The Black Echo
Pounds talk to the subject?”
“Yes sir,” Lewis said, wondering if Irving was taping the call. “The lieutenant said the, uh, subject has been told he is to work with the F-the bureau. They are consolidating the murder and the bank investigations. He is working with Special Agent Eleanor Wish.”
“What’s his scam…?” Irving said, though no reply was expected, or offered by Lewis. There was silence on the phone line for a while because Lewis knew better than to interrupt Irving’s thoughts. He saw Clarke approaching the phone booth again and he waved him away and shook his head as if he were dealing with an impetuous child. The doorless phone booth was at the bottom of Woodrow Wilson Drive, next to the Barham Boulevard crossing over the Hollywood Freeway. Lewis heard the sound of a semi thunder by on the freeway and felt warm air blow into the booth. He looked up at the lights of the houses on the hillside and tried to pinpoint which one came from Bosch’s stilt house. It was impossible to tell. The hill looked like a giant, fat Christmas tree with too many lights.
“He must have some kind of leverage on them,” Irving finally said. “He’s muscled his way into it. I’ll tell you what your assignment is. You two stay on him. Not so he knows. But stay with him. He is up to something. Find out what. And build your one point eighty-one case along the way. The Federal Bureau of Investigation may have withdrawn its complaint, but we will not back off.”
“What about Pounds, you still want him copied?”
“That is Lieutenant Pounds, Detective Lewis. And yes, copy him your daily surveillance log. That will be enough for him.”
Irving hung up without another word.
“Very good, sir,” Lewis said to the dead phone. He didn’t want Clarke to know he had been slighted. “We’ll stay with it. Thank you, sir. Good night.”
Then he, too, hung up, privately embarrassed that his commander had not deemed it necessary to say good night to him. Clarke quickly walked up.
“So?”
“So we pick him up again tomorrow morning. Bring your piss bottle.”
“That’s it? Just surveillance?”
“At this time.”
“Shit. I want to search that fucker’s house. Break some stuff. He’s probably got the shit from that heist sitting up there.”
“If he was involved, I doubt he would be so stupid. We sit back for now. If he’s dirty on this, we’ll see.”
“Oh, he’s dirty. Don’t worry.”
“We’ll see.”
***
Sharkey sat on the concrete block wall that fronted a parking lot on Santa Monica Boulevard. He closely watched the lighted front of the 7-Eleven across the street, checking out who was coming and who was going. Mostly tourist trade and couples. No singles yet. None that fit the bill. The boy called Arson sauntered over and said, “This ain’t going nowhere, budro.”

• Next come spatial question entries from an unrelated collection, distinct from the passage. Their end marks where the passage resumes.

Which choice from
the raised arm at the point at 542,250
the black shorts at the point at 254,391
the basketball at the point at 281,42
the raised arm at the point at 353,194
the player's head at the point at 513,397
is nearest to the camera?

Arson’s hair was red and waxed into spiky flames. He wore black jeans and a dirty black T-shirt. He was smoking a Salem. He wasn’t stoned but he was hungry. Sharkey looked at him and then past him to where the third boy, the one known as Mojo, sat on the ground near the bikes. Mojo was shorter and wider, with his black hair slicked back in a knob behind his head. Acne scars marked his face forever as sullen.
“Give it a few more minutes,” Sharkey said.
“I want to eat, man,” Arson said.
“Well, what do you think I’m trying to do? We all want to eat.”
“Maybe we could see how Bettijane’s doing,” Mojo said. “She’ll have made enough for us to eat.”
Sharkey looked over at him and said, “You two go ahead. I’m staying till I score. I’m gonna eat.”
As he said this he watched a maroon Jaguar XJ6 pull into the convenience store’s lot.
“How about the guy in the pipe?” Arson asked. “You think they found him yet? We could go up there and check him out, see if there is any bread. I don’t know why you didn’t have the balls to do it last night, Shark.”
“Hey, you go up there by yourself and check it out if you want,” Sharkey said. “See who has balls then.”
He hadn’t told them that he had called 911 about the body. That would be harder for them to forgive than his fear of going into the pipe. A lone man got out of the Jaguar. He looked like late thirties, brush cut, baggy white slacks and shirt, sweater draped around his shoulders. Sharkey saw no one waiting in the car.
“Hey, check out the Jag,” he said. The other two looked over at the store. “This is it.